House Ways and Means Committee prepared on Tuesday for an overhaul of the tax
code, the American Society of Pension Professionals and Actuaries (ASPPA) said
that the current system could take a bite out of the retirement savings
incentives American workers depend on.
In a report released by the ASPPA
called ”Retirement Savings and Tax Expenditure Estimates,” Judy Xanthopoulos, a
former economist of the JCT, and Mary M. Schmitt, a tax attorney, questioned the
method used the Congressional Joint Committee on Taxation (JCT) and the Treasury
Department’s Office of Tax Analysis (OTA).

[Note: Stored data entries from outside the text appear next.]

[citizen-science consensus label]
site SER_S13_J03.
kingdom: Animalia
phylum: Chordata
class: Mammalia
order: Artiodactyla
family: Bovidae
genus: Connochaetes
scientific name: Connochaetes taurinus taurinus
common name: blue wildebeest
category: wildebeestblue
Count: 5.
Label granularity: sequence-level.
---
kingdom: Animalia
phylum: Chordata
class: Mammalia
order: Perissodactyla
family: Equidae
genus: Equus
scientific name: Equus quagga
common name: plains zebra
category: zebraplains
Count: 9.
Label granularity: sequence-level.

In their report, Xanthopoulos and
Schmitt maintain that the current method ignores that money contributed to
401(k) plans (and investment returns) is taxed on the way out. The budget is
scored on a cash basis with a 10-year budget window. Because retirement
contributions typically are not all distributed within this time frame, the
scoring disproportionately reflects the tax cost of the contribution without
offsetting the tax revenue that is shared with the Treasury Department upon
distribution. The real present value cost of 401(k) contributions is less than
half the amount reported by JCT, the report said.